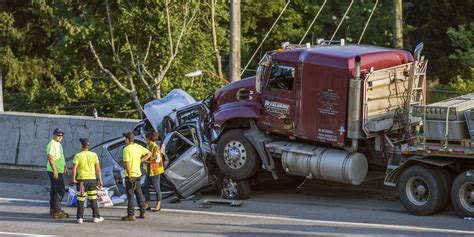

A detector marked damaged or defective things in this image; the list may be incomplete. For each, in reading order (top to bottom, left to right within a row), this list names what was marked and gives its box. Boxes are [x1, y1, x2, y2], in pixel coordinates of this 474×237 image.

crushed vehicle hood [144, 89, 196, 133]
wrecked pickup truck [100, 90, 252, 201]
damaged car door [161, 123, 209, 197]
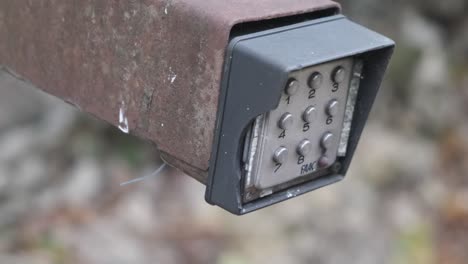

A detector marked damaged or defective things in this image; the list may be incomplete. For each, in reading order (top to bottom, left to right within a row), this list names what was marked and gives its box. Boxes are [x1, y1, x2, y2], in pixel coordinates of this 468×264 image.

corroded metal surface [0, 0, 338, 179]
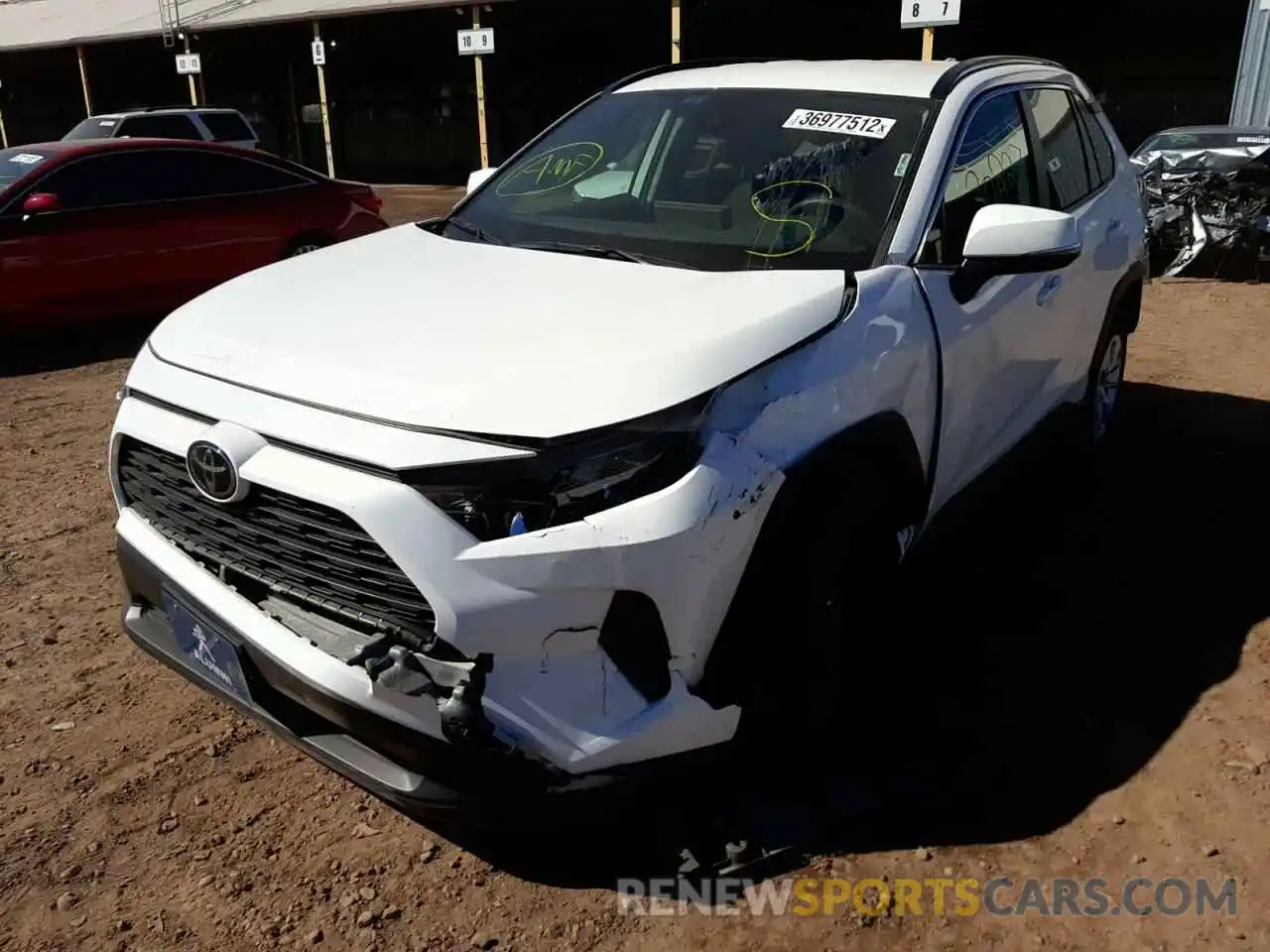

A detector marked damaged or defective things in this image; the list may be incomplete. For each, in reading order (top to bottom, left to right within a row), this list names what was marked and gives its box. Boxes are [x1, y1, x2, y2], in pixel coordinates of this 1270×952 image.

wrecked car in background [1137, 127, 1270, 278]
damaged headlight [406, 393, 715, 540]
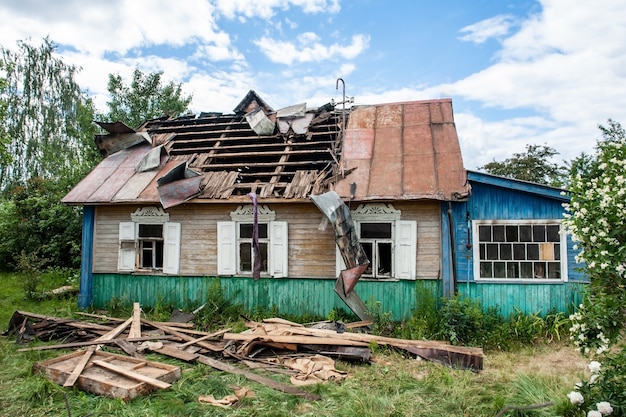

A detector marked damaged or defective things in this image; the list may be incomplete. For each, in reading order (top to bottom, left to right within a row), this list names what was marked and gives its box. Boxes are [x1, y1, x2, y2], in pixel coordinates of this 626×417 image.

rusty metal roof sheet [62, 92, 468, 206]
damaged roof [62, 91, 468, 208]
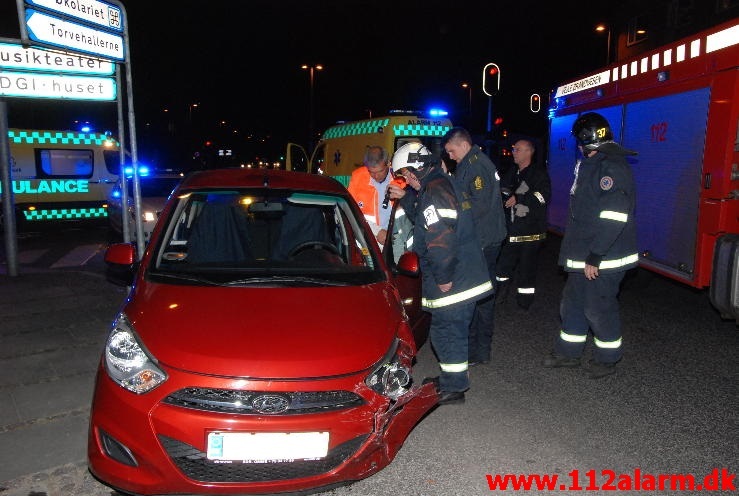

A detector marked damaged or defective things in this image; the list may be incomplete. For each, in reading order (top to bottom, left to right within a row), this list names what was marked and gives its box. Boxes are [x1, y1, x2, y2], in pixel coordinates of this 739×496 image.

damaged red car [87, 169, 436, 494]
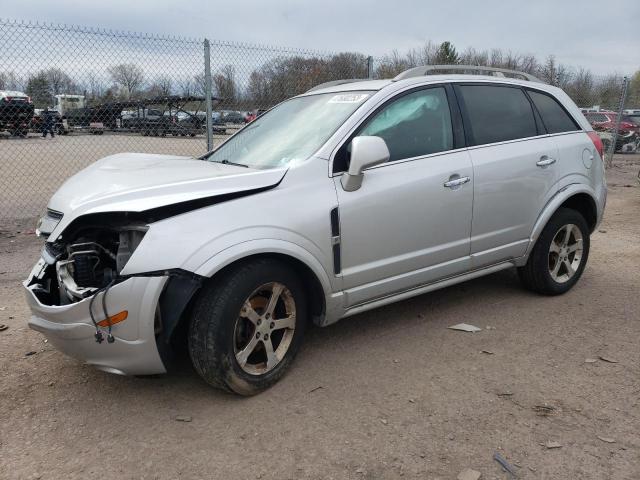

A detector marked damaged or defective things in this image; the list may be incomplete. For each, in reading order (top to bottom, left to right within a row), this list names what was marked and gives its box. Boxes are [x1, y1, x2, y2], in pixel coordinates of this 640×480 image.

crumpled front bumper [23, 258, 168, 376]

§ What you are asked to do: Reproduce the listing verbatim, beginning at its start and stopping after the line that contains "damaged car door [161, 123, 209, 197]", with the pictures omitted.

§ Result below:
A detector marked damaged or defective things in this image; the list may be incomplete. For each, in reading order (top to bottom, left to right within a row), this list names what was marked and gives its box. Boxes are [x1, y1, x2, y2], in pixel coordinates of this 474×237 image.

crushed vehicle hood [144, 89, 196, 133]
wrecked pickup truck [100, 90, 252, 201]
damaged car door [161, 123, 209, 197]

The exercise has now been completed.